◆ THE DATA
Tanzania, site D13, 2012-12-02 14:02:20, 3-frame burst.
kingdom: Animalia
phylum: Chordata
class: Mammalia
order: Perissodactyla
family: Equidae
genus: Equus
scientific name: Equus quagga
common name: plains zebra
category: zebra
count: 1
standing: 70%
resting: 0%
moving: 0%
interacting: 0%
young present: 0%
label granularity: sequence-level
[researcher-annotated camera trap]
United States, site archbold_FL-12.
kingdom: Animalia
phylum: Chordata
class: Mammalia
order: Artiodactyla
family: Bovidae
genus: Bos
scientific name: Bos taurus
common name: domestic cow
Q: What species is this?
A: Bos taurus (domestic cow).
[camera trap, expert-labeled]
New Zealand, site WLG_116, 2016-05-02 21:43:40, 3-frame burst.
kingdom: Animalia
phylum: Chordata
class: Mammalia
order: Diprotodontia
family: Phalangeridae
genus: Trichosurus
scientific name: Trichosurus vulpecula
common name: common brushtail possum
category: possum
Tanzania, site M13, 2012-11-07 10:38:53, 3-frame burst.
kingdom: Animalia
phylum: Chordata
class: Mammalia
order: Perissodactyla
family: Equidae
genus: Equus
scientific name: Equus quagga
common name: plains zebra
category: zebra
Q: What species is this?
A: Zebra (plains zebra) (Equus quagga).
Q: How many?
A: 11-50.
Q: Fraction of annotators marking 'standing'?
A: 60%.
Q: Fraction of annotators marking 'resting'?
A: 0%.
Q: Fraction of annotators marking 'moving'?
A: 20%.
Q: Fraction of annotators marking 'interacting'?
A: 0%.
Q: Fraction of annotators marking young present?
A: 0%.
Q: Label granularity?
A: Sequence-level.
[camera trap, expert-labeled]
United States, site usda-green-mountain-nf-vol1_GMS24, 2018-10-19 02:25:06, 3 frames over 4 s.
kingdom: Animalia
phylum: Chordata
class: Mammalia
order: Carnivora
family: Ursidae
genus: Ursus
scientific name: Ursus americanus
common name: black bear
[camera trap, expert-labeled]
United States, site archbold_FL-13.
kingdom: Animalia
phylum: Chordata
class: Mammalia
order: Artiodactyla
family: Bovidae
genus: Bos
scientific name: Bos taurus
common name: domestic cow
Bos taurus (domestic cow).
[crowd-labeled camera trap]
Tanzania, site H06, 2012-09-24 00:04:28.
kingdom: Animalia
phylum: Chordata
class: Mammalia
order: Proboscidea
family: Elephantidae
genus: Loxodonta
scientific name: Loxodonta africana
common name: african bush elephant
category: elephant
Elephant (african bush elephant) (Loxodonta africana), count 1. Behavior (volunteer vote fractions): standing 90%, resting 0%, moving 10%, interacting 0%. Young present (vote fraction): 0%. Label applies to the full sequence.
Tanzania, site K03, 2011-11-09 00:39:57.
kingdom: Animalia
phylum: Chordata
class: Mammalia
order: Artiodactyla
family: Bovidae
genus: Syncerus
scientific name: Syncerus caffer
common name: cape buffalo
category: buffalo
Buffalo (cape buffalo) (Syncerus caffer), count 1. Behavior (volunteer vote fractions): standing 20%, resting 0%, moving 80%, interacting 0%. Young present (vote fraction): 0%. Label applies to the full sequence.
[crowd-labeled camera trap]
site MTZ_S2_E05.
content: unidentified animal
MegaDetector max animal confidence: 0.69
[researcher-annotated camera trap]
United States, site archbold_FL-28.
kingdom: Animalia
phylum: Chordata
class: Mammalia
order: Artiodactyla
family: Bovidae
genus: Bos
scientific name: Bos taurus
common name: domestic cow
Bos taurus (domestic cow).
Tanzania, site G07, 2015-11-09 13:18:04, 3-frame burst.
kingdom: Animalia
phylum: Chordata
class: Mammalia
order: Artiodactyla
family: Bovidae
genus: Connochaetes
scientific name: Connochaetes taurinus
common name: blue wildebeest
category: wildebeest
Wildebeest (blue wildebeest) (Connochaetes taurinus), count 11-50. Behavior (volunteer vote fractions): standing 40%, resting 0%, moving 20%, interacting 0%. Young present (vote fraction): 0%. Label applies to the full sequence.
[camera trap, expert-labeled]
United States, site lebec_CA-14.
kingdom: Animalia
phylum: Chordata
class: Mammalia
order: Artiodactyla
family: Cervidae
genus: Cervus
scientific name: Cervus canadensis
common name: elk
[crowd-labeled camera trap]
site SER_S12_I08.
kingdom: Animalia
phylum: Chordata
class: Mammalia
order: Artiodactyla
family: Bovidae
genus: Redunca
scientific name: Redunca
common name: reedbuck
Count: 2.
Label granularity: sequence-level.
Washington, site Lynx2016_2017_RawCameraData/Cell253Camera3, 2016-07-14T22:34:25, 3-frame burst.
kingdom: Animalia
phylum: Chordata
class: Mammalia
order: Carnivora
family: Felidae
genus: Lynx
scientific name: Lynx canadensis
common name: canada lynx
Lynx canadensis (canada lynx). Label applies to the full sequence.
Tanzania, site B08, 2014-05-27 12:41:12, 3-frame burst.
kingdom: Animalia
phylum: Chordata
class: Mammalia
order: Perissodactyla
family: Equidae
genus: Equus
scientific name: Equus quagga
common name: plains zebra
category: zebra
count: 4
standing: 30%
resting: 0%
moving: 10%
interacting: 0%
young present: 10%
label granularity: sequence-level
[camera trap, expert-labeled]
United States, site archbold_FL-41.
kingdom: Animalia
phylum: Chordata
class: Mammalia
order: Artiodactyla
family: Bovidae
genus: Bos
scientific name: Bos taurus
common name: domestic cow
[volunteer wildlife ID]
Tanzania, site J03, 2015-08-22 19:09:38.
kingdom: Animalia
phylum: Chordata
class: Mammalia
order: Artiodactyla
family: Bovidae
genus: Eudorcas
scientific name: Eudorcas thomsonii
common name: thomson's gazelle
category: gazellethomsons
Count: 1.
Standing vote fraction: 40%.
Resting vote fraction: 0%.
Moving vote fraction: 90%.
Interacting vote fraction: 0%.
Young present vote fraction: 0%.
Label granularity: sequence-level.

◆ DESCRIPTION OF THE TASK
Output the listing verbatim through the "category: possum" line.

◆ SOLUTION
Tanzania, site D13, 2012-12-02 14:02:20, 3-frame burst.
kingdom: Animalia
phylum: Chordata
class: Mammalia
order: Perissodactyla
family: Equidae
genus: Equus
scientific name: Equus quagga
common name: plains zebra
category: zebra
count: 1
standing: 70%
resting: 0%
moving: 0%
interacting: 0%
young present: 0%
label granularity: sequence-level
[researcher-annotated camera trap]
United States, site archbold_FL-12.
kingdom: Animalia
phylum: Chordata
class: Mammalia
order: Artiodactyla
family: Bovidae
genus: Bos
scientific name: Bos taurus
common name: domestic cow
Q: What species is this?
A: Bos taurus (domestic cow).
[camera trap, expert-labeled]
New Zealand, site WLG_116, 2016-05-02 21:43:40, 3-frame burst.
kingdom: Animalia
phylum: Chordata
class: Mammalia
order: Diprotodontia
family: Phalangeridae
genus: Trichosurus
scientific name: Trichosurus vulpecula
common name: common brushtail possum
category: possum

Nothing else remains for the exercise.